ANALYSE. Die FPÖ ist durch die Flüchtlingskrise zur bestimmenden Partei geworden. Genauer: Durch die Selbstaufgabe ihrer größten Mitbewerber.
Am 5. September 2015 erschien auf diesem Blog der Kommentar „Wie das Lichtermeer, nur viel stärker“. Es handelte sich um einen der bis heute meistgelesenen Texte auf dieSubstanz.at. Die Einschätzung, die darin geäußert wurde, war jedoch eine glatte Fehleinschätzung: „Nachdem Asylgegner monatelang bestimmend waren, hat die Zivilgesellschaft nun so überwältigende Zeichen der Menschlichkeit gesetzt, dass die Politik in ihrem Sinne handeln muss“, hieß es unter Verweis auf Szenen am Wiener Westbahnhof, wo es eben keine Anti-Asyl-Demo gegeben hatte, sondern Flüchtlinge von Hilfsorganisationen und Bürgern empfangen und verpflegt wurden.
Gekommen ist es ganz anders: Asylgegner sind in weiterer Folge auch in der Politik noch bestimmender geworden. Die FPÖ schaffte es 2016 beinahe, mit Norbert Hofer den Bundespräsidenten zu stellen. Auch als Partei lag sie in Umfragen vorne. Dass sie damals noch nicht auf Platz eins aus einer Nationalratswahl hervorging, hatte insbesondere mit Sebastian Kurz zu tun. Der Mann, der Formulierungen wie „illegale Migration“ (statt Flucht) mitprägte und der gerne auch von „Zuwanderung ins Sozialsystem“ sprach, machte die ÖVP so vorübergehend zur Nummer eins. Bis er gehen musste und Herbert Kickl der FPÖ den bekannten Triumph bei der jüngsten Nationalratswahl bescherte.

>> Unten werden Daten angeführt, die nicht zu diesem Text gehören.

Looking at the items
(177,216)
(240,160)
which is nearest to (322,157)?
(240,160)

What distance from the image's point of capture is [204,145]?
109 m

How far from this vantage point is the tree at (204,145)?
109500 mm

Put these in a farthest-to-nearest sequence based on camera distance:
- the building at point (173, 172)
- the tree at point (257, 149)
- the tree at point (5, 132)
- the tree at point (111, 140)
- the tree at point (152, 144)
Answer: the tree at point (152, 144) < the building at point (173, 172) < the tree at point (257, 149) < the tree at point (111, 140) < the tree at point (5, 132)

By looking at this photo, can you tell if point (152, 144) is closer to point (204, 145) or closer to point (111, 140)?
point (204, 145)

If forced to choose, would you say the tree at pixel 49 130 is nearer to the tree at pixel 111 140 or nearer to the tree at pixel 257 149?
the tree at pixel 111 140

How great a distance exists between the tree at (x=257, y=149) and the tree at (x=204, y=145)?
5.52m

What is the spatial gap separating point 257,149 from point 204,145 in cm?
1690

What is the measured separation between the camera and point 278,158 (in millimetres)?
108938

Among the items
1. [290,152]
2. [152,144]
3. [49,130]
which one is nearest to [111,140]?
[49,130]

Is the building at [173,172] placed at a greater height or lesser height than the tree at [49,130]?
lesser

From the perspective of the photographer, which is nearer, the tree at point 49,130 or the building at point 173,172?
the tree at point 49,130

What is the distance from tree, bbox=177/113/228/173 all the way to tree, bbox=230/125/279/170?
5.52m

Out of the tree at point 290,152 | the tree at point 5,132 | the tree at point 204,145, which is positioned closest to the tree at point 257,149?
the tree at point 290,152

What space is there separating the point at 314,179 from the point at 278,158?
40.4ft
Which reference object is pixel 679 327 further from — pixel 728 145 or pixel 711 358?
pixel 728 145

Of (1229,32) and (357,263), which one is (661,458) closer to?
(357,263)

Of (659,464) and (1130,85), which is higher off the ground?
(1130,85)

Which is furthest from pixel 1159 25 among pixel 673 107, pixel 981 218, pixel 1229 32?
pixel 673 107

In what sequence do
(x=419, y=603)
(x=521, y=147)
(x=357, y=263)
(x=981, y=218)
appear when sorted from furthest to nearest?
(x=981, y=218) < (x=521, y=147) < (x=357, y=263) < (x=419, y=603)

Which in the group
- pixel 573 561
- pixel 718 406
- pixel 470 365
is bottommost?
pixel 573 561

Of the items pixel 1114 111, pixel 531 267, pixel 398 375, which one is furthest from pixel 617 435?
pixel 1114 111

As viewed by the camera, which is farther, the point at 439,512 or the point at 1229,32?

Die FPÖ ist in Opposition geblieben, hat sich in der Asylpolitik jedoch durchgesetzt. Vom Boden- bis zum Neusiedlersee. In Vorarlberg trägt die ÖVP Strafen für Flüchtlinge mit, die sich weigern, Kurse zu besuchen und gemeinnützige Tätigkeiten zu verrichten. Damit vermittelt sie den Eindruck, dass man bei diesen Leuten Druck machen muss, damit sie etwas tun. Das ist jedoch falsch. Bisher hat es so gut wie keine Verweigerer gegeben (zwei). Im Burgenland wiederum hat die SPÖ eine Arbeitspflicht für Asylwerber eingeführt, die Entlohnung beträgt 1,60 Euro pro Stunde: Ein Ausdruck größtmöglicher Geringschätzung.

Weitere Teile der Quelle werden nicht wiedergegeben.